De Gaulle insisted that Celtic countries must retain their languages to avoid cultural extinction, asserting that "so long as a conquered people speaks another language than the conquerors, the best part of them is still free". He also proposed a Celtic Union that would establish and develop links between Celtic countries. There should also be a Celtic "Esperanto" to facilitate communication and which would be created from common elements in all Celtic languages and a Pan-Celtic festival.

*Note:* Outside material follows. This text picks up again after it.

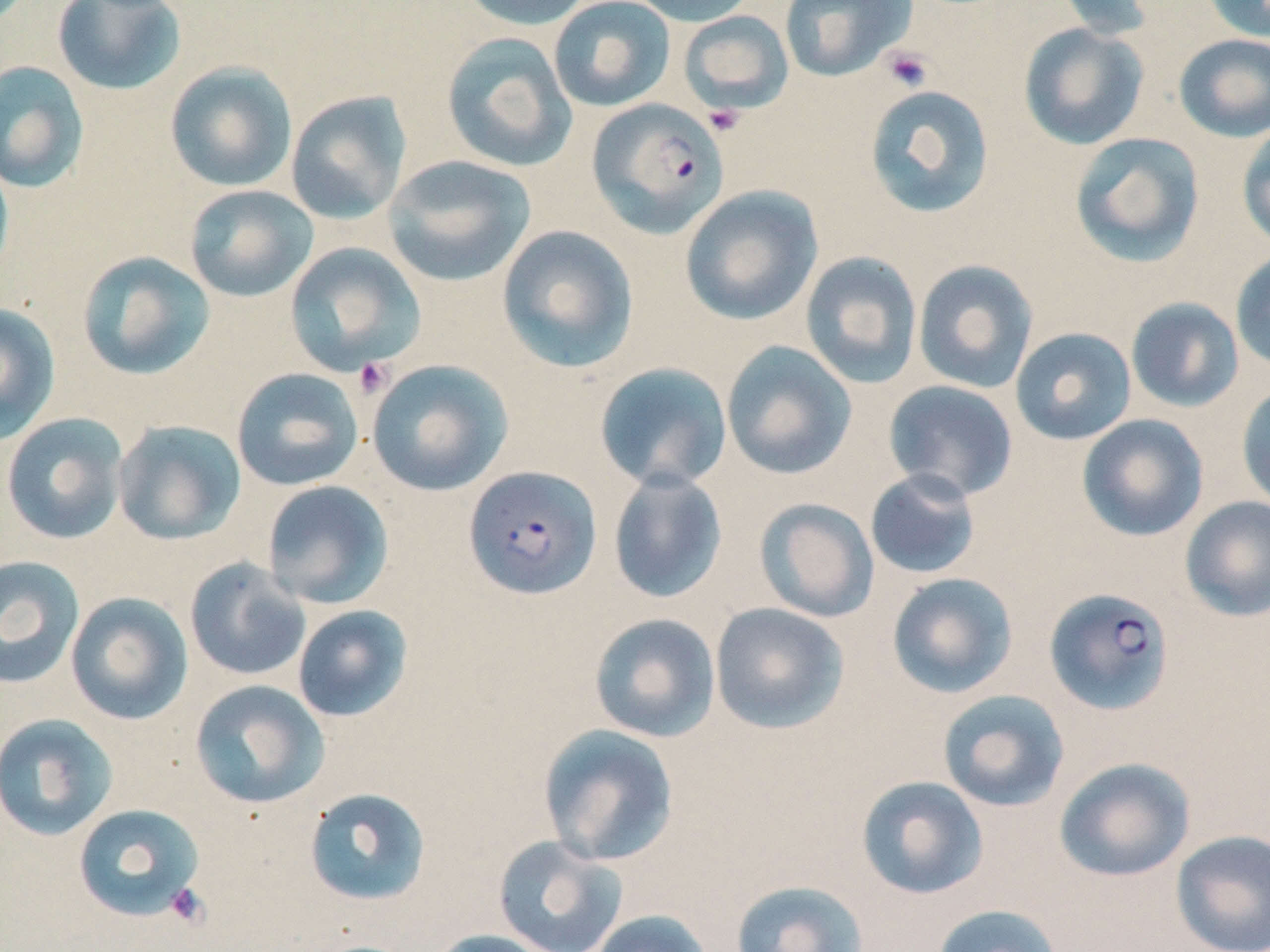

Approximate bounding boxes as named x1/y1/x2/y2 corners in pixels. Uninfected red blood cell locations: (x1=457, y1=0, x2=595, y2=31), (x1=548, y1=0, x2=676, y2=113), (x1=625, y1=0, x2=759, y2=26), (x1=778, y1=0, x2=917, y2=82), (x1=1053, y1=0, x2=1160, y2=39), (x1=1200, y1=0, x2=1270, y2=42), (x1=52, y1=1, x2=186, y2=96), (x1=678, y1=11, x2=794, y2=116), (x1=1018, y1=22, x2=1149, y2=150), (x1=441, y1=32, x2=578, y2=173), (x1=1174, y1=33, x2=1270, y2=142), (x1=0, y1=61, x2=89, y2=194), (x1=164, y1=62, x2=298, y2=192), (x1=862, y1=84, x2=995, y2=219), (x1=285, y1=90, x2=412, y2=225), (x1=1236, y1=123, x2=1270, y2=252), (x1=1069, y1=132, x2=1205, y2=267), (x1=0, y1=154, x2=14, y2=287), (x1=382, y1=155, x2=536, y2=287), (x1=184, y1=185, x2=318, y2=302), (x1=680, y1=185, x2=823, y2=326), (x1=496, y1=225, x2=639, y2=373), (x1=284, y1=242, x2=426, y2=377), (x1=76, y1=250, x2=216, y2=381), (x1=1230, y1=250, x2=1270, y2=374), (x1=800, y1=251, x2=923, y2=389), (x1=912, y1=260, x2=1039, y2=394), (x1=1126, y1=297, x2=1244, y2=413), (x1=0, y1=303, x2=61, y2=446), (x1=1009, y1=327, x2=1137, y2=445), (x1=721, y1=340, x2=857, y2=480), (x1=366, y1=359, x2=513, y2=496), (x1=594, y1=362, x2=732, y2=492), (x1=231, y1=367, x2=364, y2=492), (x1=883, y1=380, x2=1018, y2=502), (x1=1236, y1=384, x2=1270, y2=513), (x1=1, y1=412, x2=129, y2=545), (x1=1077, y1=414, x2=1208, y2=542), (x1=113, y1=419, x2=246, y2=545), (x1=607, y1=469, x2=728, y2=604), (x1=864, y1=469, x2=982, y2=580), (x1=261, y1=480, x2=394, y2=610), (x1=1179, y1=496, x2=1270, y2=622), (x1=754, y1=498, x2=880, y2=623), (x1=0, y1=555, x2=86, y2=690), (x1=184, y1=557, x2=311, y2=682), (x1=886, y1=572, x2=1018, y2=699), (x1=65, y1=591, x2=193, y2=725), (x1=709, y1=602, x2=850, y2=735), (x1=292, y1=604, x2=414, y2=723), (x1=588, y1=613, x2=721, y2=743), (x1=189, y1=679, x2=329, y2=810), (x1=937, y1=689, x2=1070, y2=813), (x1=0, y1=713, x2=119, y2=841), (x1=537, y1=724, x2=680, y2=866), (x1=1053, y1=757, x2=1196, y2=883), (x1=855, y1=775, x2=989, y2=900), (x1=303, y1=786, x2=432, y2=907), (x1=72, y1=802, x2=206, y2=922), (x1=1170, y1=830, x2=1270, y2=952), (x1=493, y1=834, x2=629, y2=952), (x1=730, y1=879, x2=869, y2=952), (x1=931, y1=903, x2=1063, y2=952), (x1=587, y1=908, x2=714, y2=952), (x1=425, y1=928, x2=563, y2=952). Platelet locations: (x1=882, y1=47, x2=934, y2=93), (x1=702, y1=104, x2=746, y2=137), (x1=353, y1=357, x2=393, y2=399), (x1=164, y1=883, x2=211, y2=928). Plasmodium falciparum-infected red blood cell locations: (x1=587, y1=97, x2=730, y2=239), (x1=463, y1=465, x2=602, y2=600), (x1=1044, y1=587, x2=1175, y2=715). Slide-level diagnosis: Plasmodium falciparum. 1000x magnification. May-Grünwald-Giemsa stain. Optical microscopy. Image is 1270×952 pixels. Thin blood smear. Single field of view.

De Gaulle wrote to cultural leaders in Wales, Scotland and Ireland to organise a Pan-Celtic congress in Saint-Brieuc, Brittany in 1867, which he succeeded in pushing through despite opposition from the French government. Unable to travel due to health issues, he wrote the poem Da Varsez Breiz (To the Bards of Brittany) in Breton, including the lines:

E Paris va c'horf zo dalc'het

Med davedoc'h e nij va spered

’Vel ul lapous, a-denn askell,

’Nij de gavout e vreudeur a-belll

(In Paris my body is held

But towards you my spirit flies,

Swiftly like a bird,

To meet his far away brothers.)

== 1969 speech ==
In January 1969, President Charles de Gaulle attempted to use his uncle's reputation in Brittany by reciting the second quatrain of his poem Da Varsez Breiz during a speech given in Quimper, Finistère. The speech was made in the wake of a series of crackdowns on Breton nationalists by the government of France. De Gaulle's use of the poem was met with a hostile reaction from the audience, whose noise drowned out much of the rest of his speech. He was later accused of double standards, having recently spoken in favour of a "free" Quebec, because its French heritage distinguished it from the rest of Canada, which was dominated by English Canadians.